Is there a limit on the size of the FASTQ files I can upload to KBase?

Assemblers currently have an upper limit of between 180,263,840 paired reads and 240,351,788 reads depending on complexity. If the job has been run twice, exceeded the 7 day limit, and your data is in this size range, it may be too big for KBase at this time.

What is the best assembler?

The “best” assembler often depends on the user. Sometimes the user may want the most contiguous metagenome, or an assembly with minimized assembly artifacts. Users can use multiple assemblers and choose whichever results in the best assembly for their purpose.

How do I compare the results of various assemblers?

You can use the QUAST App to compare the contig distributions of Assembly objects.

Does KBase support co-assembly?

Yes, but the results are unstable currently above 200 M reads (Illumina 150bp x 2). Use the Merge Multiple Reads Libraries App to get a combined Reads Library object.

JGI/IMG recommends KBase for genome assembly before submission to them for annotation. Is there a direct way to import to JGI or do we have to save FASTA files and submit separately to JGI/IMG?

This page on transferring data from JGI to KBase takes you through the process. You can also start from the KBase search and use the JGI tab.

What is the typical threshold to determine whether our assembled genome is contaminated?

In general, a genome that is >90% complete and <5% contaminated is high quality. A rough guide to the quality of MAGs and SAGs can be found here: https://www.nature.com/articles/nbt.3893

What is the difference between RAST and Prokka annotations?

In addition to having different options in the app, their method for assigning the annotation is different. The determination of better or worse is in the eye of the beholder. The primary advantage of RAST is its linking to our metabolic modeling. The RAST functional roles are considered a controlled vocabulary where we map specific RAST annotations to biochemical reactions in the model, so if you plan to build metabolic models, you should annotate with RAST. Because RAST tends to assign more hypothetical proteins, some people will run Prokka first, and then reannotate with RAST using the Retain old annotation for hypotheticals option.

What is the difference between Annotate Microbial Genome and Annotate Microbial Assembly?

Annotate Microbial Assembly takes an Assembly object, follows it by gene calling using algorithms from Prodigal and Glimmer, and then functional annotation.

Annotate Microbial Genome takes a Genome object, does not call genes, and instead preserves the original gene calls. It then re-annotates the genes, overwriting previous annotations.

Is it possible or necessary to manually curate annotations, or are the RAST and Prokka annotations sufficient?

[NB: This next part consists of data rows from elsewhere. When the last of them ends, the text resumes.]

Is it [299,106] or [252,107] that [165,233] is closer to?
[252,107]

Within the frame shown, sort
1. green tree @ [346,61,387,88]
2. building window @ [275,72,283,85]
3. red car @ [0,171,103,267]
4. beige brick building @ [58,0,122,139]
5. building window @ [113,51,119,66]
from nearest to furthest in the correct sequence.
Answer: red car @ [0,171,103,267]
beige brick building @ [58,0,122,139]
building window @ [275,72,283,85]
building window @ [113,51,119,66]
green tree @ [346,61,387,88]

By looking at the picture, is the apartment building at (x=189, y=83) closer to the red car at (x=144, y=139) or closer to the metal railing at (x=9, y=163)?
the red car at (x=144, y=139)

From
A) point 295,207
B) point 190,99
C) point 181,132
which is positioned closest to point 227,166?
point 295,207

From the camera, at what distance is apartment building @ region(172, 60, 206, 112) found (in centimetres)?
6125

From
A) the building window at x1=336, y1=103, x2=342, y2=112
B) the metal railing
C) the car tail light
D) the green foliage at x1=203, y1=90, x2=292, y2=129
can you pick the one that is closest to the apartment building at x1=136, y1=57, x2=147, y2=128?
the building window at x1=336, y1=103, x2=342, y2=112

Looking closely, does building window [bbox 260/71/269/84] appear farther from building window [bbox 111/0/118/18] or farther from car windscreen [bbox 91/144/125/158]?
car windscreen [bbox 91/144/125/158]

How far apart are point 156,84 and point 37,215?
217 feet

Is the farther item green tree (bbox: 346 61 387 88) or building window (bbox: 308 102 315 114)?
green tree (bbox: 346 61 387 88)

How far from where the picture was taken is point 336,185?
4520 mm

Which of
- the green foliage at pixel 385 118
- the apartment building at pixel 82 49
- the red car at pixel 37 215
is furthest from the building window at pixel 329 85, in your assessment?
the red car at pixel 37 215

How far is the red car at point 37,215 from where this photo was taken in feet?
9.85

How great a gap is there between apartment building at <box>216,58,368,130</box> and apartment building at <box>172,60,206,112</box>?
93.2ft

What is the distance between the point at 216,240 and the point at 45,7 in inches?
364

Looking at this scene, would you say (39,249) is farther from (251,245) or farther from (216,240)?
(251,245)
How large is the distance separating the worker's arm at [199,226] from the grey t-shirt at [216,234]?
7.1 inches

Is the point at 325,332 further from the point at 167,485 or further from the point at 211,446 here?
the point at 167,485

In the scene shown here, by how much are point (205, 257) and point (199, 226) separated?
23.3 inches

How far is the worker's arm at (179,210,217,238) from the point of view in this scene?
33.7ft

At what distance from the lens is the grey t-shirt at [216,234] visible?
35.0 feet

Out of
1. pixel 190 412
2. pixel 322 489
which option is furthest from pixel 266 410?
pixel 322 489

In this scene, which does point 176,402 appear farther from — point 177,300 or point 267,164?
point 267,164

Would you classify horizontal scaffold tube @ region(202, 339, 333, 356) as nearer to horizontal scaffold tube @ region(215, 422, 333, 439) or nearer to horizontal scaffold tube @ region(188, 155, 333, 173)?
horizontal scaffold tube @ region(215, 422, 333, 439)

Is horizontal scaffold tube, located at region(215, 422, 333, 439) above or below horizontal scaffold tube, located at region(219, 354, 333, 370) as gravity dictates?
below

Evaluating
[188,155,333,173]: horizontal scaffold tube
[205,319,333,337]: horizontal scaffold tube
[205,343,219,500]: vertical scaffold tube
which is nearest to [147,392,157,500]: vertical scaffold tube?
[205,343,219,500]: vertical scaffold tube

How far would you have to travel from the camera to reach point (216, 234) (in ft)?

Manual curation of annotations is not supported on-system. RAST and Prokka are likely sufficient for many applications, but as you mention, for difficult-to-annotate or highly divergent metabolic genes you may need to use additional tools. In addition to RAST and Prokka, there are on-system tools available for feature annotation using pre-generated hidden Markov models, which could be useful for higher-resolution annotation.

Does RAST annotate archaea and protists?

RAST primarily annotates bacteria and archaea, and may be limited with protists.

Can I annotate plants or fungi?

Currently KBase does not have good annotation tools for eukaryotes. We recommend using external tools and then importing annotated genomes to KBase.